Dezenas de embarcações civis e pacíficas rumam em direção a Gaza levando comida para quem tem fome e esperança para quem nem sequer acredita na sobrevivência
A maior missão civil para Gaza começou sua jornada. Os primeiros barcos zarparam do porto Moll de Fusta, em Barcelona, em 1º setembro, com 50 barcos e mais de 500 voluntários a bordo e uma missão: romper com o cerco israelense à Faixa de Gaza. Até o dia 4 de setembro, outros embarques ocorrerão na Tunísia, Sicília e Grécia. A iniciativa, Flotilha Global Sumud, conta com ativistas de 44 países e uma frota de barcos que pretende abrir um canal humanitário definitivo e deixar uma mensagem: o que acontece em Gaza é genocídio.
O Mediterrâneo não é um ponto de partida casual desta viagem. O mar, palco de tragédias e cemitério de imigrantes, agora vira cenário de esperança. As embarcações, que vão percorrer as rotas que foram marcadas por guerras e por tráfico de pessoas, levam a inédita missão naval civil, que vai clamar por vida e dignidade ao povo palestino.

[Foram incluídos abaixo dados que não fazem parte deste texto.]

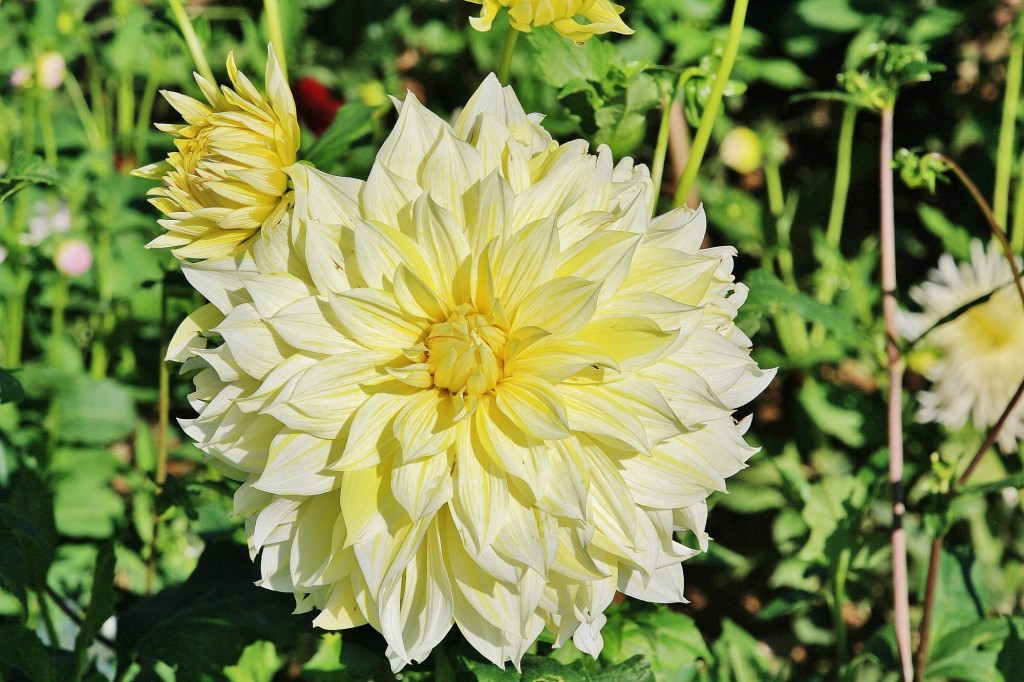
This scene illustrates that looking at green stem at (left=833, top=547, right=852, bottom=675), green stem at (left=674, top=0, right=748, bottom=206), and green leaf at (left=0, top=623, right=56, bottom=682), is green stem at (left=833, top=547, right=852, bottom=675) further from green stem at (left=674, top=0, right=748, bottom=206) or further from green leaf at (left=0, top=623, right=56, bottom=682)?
green leaf at (left=0, top=623, right=56, bottom=682)

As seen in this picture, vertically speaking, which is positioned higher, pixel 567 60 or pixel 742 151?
pixel 567 60

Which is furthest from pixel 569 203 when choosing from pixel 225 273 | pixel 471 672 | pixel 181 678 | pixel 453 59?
pixel 453 59

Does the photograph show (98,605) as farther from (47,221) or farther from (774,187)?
(774,187)

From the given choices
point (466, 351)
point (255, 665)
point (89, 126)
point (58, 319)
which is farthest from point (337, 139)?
point (89, 126)

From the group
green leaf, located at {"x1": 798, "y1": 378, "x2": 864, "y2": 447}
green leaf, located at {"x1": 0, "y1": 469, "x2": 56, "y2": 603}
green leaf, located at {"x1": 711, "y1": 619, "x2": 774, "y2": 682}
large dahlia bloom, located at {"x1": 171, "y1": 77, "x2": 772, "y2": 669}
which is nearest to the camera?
large dahlia bloom, located at {"x1": 171, "y1": 77, "x2": 772, "y2": 669}

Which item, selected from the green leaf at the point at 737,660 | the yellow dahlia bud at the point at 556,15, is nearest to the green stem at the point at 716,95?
the yellow dahlia bud at the point at 556,15

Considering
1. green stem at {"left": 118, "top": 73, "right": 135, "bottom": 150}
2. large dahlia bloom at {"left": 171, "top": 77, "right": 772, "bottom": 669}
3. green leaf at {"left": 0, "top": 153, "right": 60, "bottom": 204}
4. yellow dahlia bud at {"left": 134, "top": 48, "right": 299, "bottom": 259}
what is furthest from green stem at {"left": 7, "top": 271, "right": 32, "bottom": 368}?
large dahlia bloom at {"left": 171, "top": 77, "right": 772, "bottom": 669}

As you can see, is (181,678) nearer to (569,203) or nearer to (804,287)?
(569,203)
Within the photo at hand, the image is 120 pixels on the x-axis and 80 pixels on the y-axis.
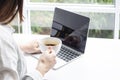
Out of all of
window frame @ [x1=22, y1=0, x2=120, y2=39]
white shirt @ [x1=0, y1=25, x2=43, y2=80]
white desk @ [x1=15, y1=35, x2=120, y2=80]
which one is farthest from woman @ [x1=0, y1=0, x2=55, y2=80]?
window frame @ [x1=22, y1=0, x2=120, y2=39]

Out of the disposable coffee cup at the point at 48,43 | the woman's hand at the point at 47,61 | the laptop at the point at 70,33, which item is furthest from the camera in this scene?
the laptop at the point at 70,33

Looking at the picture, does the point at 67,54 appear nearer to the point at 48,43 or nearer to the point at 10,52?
the point at 48,43

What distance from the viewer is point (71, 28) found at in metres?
1.38

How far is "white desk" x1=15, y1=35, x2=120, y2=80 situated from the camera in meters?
1.15

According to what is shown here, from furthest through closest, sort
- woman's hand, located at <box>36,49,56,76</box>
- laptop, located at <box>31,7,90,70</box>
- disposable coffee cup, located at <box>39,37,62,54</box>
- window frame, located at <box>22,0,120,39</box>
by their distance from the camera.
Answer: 1. window frame, located at <box>22,0,120,39</box>
2. laptop, located at <box>31,7,90,70</box>
3. disposable coffee cup, located at <box>39,37,62,54</box>
4. woman's hand, located at <box>36,49,56,76</box>

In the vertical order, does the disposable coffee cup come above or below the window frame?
below

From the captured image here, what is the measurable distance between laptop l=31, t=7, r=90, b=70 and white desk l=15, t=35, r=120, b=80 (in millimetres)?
46

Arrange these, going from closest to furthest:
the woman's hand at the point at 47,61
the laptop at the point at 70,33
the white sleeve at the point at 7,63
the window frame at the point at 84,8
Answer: the white sleeve at the point at 7,63 → the woman's hand at the point at 47,61 → the laptop at the point at 70,33 → the window frame at the point at 84,8

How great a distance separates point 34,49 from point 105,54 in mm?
388

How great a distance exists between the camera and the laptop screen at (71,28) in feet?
4.33

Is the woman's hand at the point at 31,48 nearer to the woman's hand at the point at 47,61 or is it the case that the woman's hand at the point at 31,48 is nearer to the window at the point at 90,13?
the woman's hand at the point at 47,61

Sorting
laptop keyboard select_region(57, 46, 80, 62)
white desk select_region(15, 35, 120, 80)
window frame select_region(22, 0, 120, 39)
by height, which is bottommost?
white desk select_region(15, 35, 120, 80)

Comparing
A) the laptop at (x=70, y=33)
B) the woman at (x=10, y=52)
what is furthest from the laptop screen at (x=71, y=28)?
the woman at (x=10, y=52)

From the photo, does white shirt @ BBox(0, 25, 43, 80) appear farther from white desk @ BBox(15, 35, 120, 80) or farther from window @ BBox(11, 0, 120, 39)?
window @ BBox(11, 0, 120, 39)
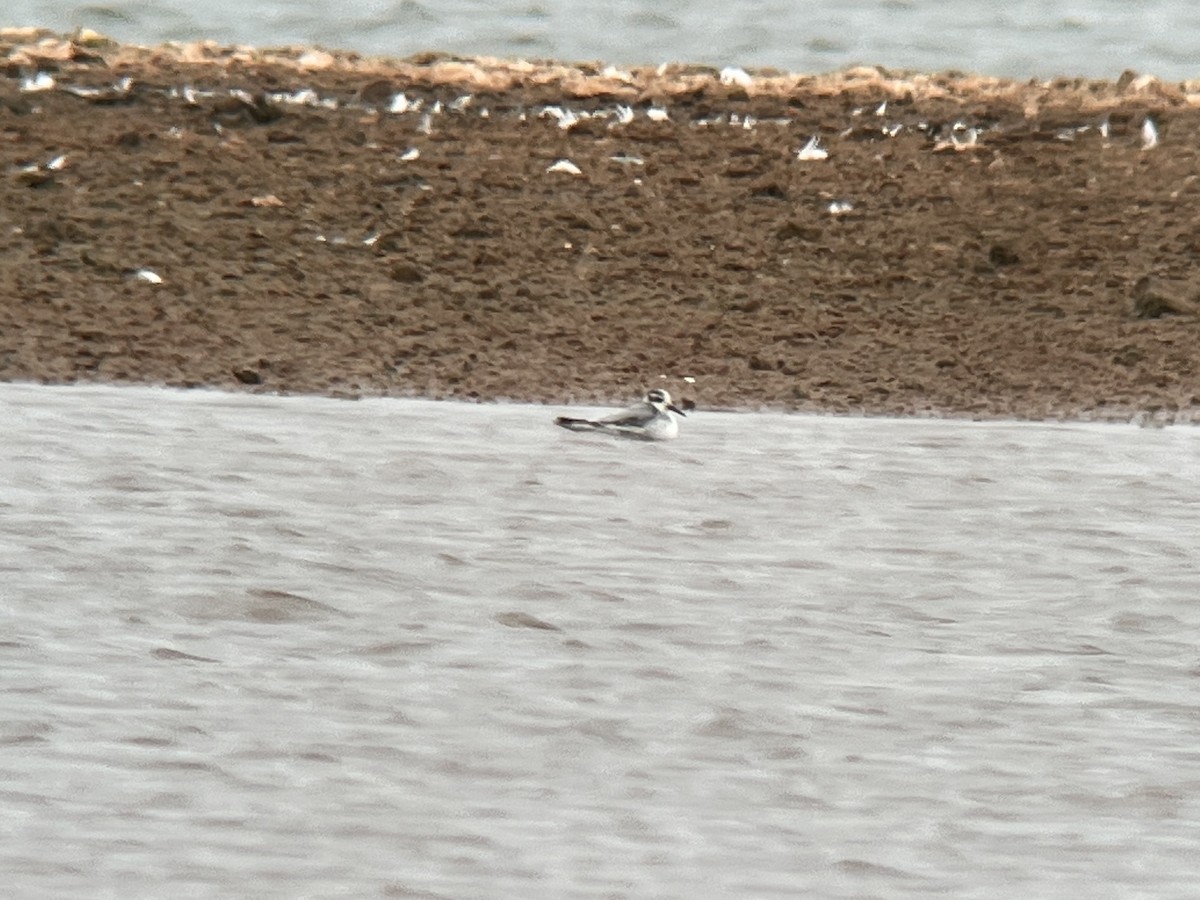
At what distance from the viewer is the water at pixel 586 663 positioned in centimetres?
480

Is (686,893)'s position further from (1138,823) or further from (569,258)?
(569,258)

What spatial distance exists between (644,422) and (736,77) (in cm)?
500

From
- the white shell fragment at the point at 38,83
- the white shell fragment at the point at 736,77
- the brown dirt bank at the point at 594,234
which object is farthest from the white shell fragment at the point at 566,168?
the white shell fragment at the point at 38,83

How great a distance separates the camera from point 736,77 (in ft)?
A: 46.1

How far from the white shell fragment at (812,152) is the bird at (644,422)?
3.58 metres

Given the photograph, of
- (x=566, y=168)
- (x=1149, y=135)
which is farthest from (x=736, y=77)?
(x=1149, y=135)

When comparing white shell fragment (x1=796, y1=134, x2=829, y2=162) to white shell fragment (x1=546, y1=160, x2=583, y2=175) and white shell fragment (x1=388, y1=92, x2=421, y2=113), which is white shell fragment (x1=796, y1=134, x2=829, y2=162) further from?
white shell fragment (x1=388, y1=92, x2=421, y2=113)

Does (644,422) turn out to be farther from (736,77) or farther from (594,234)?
(736,77)

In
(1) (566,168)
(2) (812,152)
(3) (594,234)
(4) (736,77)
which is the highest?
(4) (736,77)

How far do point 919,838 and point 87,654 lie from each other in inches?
82.1

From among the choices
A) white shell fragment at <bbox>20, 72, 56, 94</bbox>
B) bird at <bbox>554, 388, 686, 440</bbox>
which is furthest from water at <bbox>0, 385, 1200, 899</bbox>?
white shell fragment at <bbox>20, 72, 56, 94</bbox>

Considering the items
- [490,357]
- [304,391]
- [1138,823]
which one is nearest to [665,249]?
[490,357]

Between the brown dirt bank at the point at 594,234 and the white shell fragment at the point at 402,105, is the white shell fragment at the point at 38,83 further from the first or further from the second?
the white shell fragment at the point at 402,105

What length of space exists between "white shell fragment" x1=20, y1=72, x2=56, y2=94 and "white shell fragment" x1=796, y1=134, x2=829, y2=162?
11.9 ft
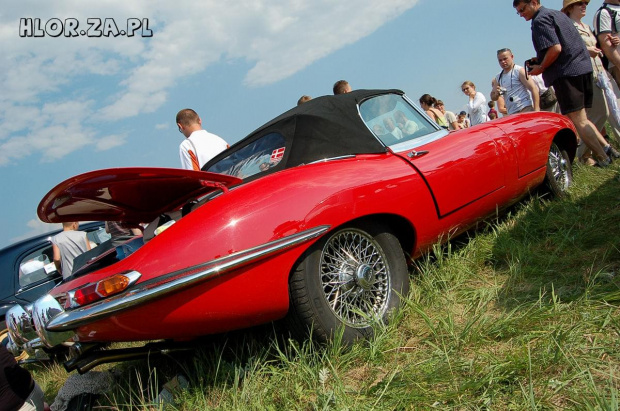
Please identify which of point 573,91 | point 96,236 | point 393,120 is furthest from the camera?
point 96,236

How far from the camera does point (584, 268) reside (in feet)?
8.97

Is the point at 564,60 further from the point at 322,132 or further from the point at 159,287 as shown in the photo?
the point at 159,287

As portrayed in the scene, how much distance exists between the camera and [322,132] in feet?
10.1

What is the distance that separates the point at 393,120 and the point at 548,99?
3891 mm

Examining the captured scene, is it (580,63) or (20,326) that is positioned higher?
(580,63)

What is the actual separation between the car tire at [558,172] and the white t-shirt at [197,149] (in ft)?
10.7

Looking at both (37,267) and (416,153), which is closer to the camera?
(416,153)

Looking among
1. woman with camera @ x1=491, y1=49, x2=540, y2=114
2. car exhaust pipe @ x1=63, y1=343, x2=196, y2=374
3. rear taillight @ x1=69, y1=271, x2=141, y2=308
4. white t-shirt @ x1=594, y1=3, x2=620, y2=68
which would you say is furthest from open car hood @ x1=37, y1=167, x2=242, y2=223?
woman with camera @ x1=491, y1=49, x2=540, y2=114

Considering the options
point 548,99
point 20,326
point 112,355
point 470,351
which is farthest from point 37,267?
point 548,99

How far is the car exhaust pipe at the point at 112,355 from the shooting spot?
2.32 metres

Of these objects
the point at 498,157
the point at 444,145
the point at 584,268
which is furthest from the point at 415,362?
the point at 498,157

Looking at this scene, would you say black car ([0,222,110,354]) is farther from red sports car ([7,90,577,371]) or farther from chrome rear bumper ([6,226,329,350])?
chrome rear bumper ([6,226,329,350])

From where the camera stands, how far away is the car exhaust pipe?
2.32m

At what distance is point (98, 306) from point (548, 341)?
183 cm
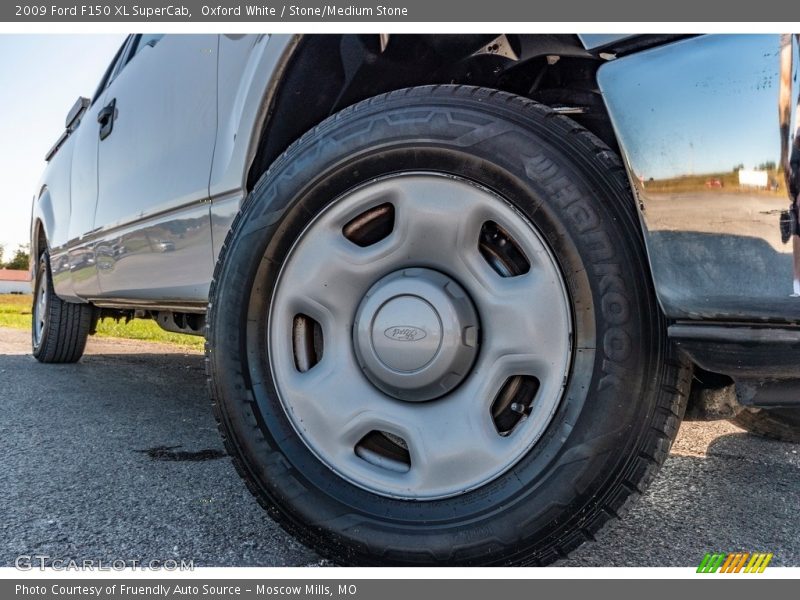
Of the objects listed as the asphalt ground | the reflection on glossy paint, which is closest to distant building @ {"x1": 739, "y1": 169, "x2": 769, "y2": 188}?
the reflection on glossy paint

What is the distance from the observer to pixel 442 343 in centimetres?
117

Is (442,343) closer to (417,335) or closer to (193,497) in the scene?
(417,335)

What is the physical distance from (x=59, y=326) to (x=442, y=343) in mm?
3722

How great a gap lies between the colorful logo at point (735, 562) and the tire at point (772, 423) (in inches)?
35.4

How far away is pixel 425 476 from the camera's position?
3.75 feet

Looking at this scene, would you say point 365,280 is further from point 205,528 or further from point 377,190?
point 205,528

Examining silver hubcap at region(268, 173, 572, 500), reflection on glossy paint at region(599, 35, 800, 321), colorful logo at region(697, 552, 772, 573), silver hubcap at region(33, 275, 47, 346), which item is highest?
reflection on glossy paint at region(599, 35, 800, 321)

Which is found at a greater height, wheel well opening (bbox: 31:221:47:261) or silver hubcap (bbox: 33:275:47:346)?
wheel well opening (bbox: 31:221:47:261)

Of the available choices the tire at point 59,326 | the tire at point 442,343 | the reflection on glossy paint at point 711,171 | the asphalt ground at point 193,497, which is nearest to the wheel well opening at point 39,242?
the tire at point 59,326

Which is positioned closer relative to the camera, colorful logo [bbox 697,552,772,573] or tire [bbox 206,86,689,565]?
tire [bbox 206,86,689,565]

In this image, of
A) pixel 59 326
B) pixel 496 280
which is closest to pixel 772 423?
pixel 496 280

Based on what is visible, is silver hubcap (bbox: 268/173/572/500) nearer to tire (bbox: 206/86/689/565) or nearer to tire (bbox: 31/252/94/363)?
tire (bbox: 206/86/689/565)

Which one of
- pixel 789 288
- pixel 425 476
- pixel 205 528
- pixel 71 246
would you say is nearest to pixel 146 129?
pixel 71 246

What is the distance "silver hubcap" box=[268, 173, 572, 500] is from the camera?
1.12 m
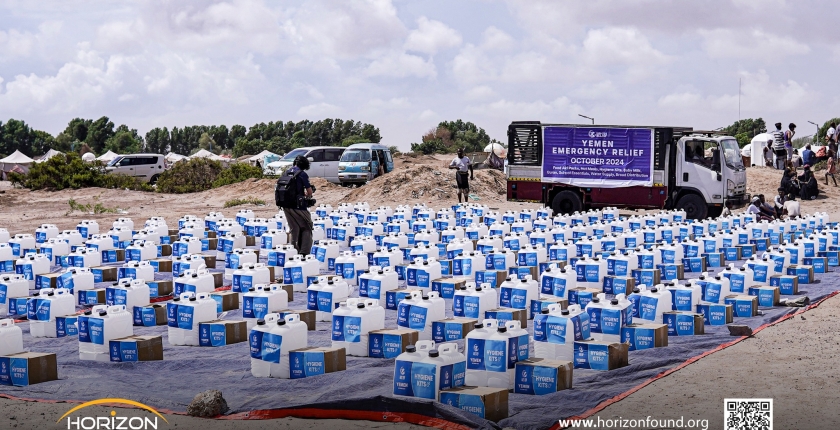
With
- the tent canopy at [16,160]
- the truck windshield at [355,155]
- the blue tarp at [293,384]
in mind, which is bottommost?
the blue tarp at [293,384]

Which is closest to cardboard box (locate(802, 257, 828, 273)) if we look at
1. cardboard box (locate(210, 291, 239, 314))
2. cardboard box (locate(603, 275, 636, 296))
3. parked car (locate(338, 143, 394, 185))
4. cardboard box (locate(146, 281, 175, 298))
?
cardboard box (locate(603, 275, 636, 296))

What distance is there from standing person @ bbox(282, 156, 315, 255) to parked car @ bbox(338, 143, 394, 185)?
59.9ft

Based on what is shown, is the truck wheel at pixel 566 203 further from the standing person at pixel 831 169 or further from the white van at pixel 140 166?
the white van at pixel 140 166

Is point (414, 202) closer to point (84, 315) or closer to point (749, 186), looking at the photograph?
point (749, 186)

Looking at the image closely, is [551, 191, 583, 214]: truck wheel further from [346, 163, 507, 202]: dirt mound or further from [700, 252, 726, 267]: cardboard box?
[700, 252, 726, 267]: cardboard box

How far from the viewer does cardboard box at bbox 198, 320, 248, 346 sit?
873 cm

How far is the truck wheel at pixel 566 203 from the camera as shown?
21375 millimetres

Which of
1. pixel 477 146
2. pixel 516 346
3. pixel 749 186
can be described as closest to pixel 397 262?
pixel 516 346

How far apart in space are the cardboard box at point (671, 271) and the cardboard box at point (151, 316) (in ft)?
20.8

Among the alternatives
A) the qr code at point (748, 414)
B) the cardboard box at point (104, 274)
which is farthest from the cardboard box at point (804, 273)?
the cardboard box at point (104, 274)

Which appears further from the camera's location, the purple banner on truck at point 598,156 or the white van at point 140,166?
the white van at point 140,166

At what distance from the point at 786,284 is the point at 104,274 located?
8.66 metres

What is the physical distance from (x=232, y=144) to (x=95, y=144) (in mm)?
12465

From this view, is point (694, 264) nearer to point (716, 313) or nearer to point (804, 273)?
point (804, 273)
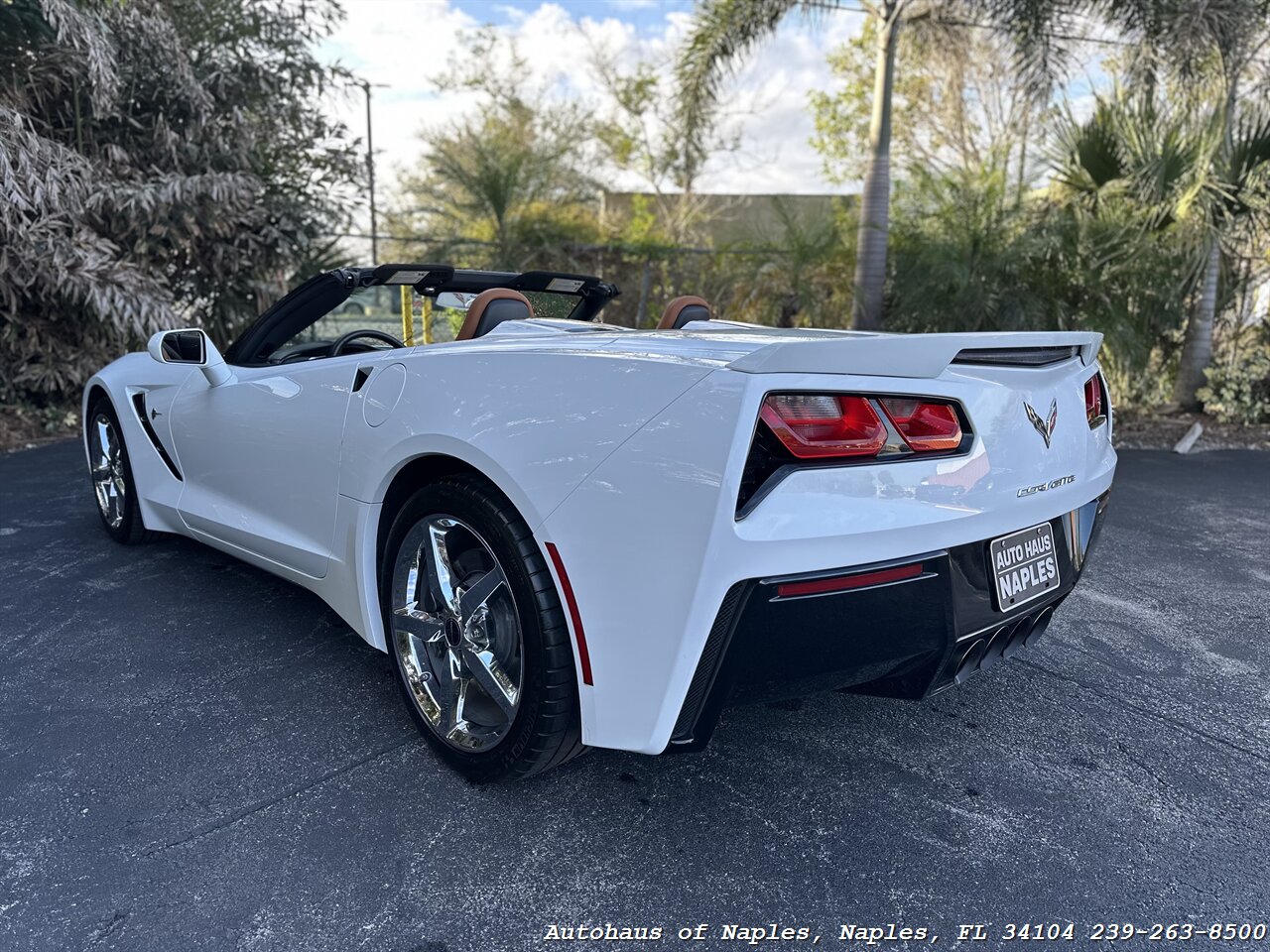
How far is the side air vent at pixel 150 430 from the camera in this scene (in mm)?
3590

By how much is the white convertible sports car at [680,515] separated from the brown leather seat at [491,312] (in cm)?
2

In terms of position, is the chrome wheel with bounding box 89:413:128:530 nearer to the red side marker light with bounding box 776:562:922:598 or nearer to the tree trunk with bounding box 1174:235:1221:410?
the red side marker light with bounding box 776:562:922:598

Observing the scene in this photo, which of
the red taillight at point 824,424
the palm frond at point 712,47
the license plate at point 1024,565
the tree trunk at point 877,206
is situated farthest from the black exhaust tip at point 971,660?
the palm frond at point 712,47

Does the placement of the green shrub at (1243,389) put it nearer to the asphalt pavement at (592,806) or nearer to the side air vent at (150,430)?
the asphalt pavement at (592,806)

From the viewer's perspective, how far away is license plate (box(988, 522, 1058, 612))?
6.39ft

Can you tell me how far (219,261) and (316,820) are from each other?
313 inches

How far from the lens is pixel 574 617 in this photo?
6.04 feet

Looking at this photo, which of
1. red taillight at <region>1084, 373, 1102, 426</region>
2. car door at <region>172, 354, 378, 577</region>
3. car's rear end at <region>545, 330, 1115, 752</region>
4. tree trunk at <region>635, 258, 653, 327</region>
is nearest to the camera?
car's rear end at <region>545, 330, 1115, 752</region>

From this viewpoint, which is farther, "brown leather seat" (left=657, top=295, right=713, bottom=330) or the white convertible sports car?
"brown leather seat" (left=657, top=295, right=713, bottom=330)

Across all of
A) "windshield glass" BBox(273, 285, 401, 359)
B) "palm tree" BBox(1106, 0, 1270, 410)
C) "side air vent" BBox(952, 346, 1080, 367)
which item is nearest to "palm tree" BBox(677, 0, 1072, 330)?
"palm tree" BBox(1106, 0, 1270, 410)

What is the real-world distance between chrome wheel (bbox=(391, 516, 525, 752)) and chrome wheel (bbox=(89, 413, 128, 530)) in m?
2.38

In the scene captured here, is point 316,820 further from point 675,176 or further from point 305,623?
point 675,176

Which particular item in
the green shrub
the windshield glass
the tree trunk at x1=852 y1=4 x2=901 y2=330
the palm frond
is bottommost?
the green shrub

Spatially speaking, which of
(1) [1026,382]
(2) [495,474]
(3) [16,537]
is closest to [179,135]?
(3) [16,537]
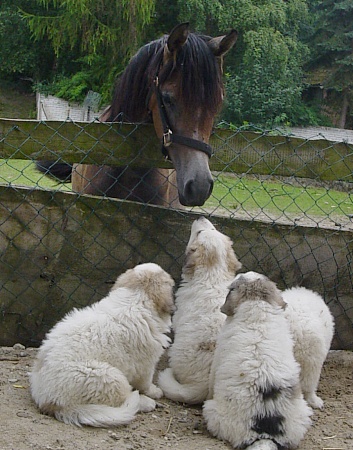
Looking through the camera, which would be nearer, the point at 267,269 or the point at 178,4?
the point at 267,269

Se a Flotilha atingir seu objetivo, vai encontrar um cenário impossível de descrever com palavras, cuja desumanização ultrapassou todos os limites civilizatórios. Com mais de 90% da Faixa de Gaza destruída, o número de mortos ultrapassando 64 mil, e 2,3 milhões de palestinos forçados a se deslocar internamente, a Palestina vive uma catástrofe humanitária sem precedentes. Somente nesta terça-feira, 2 de setembro, o Ministério da Saúde em Gaza informou que 78 palestinos morreram, sendo a causa da morte de 13 pessoas a fome e a desnutrição. Entre as vítimas, três crianças.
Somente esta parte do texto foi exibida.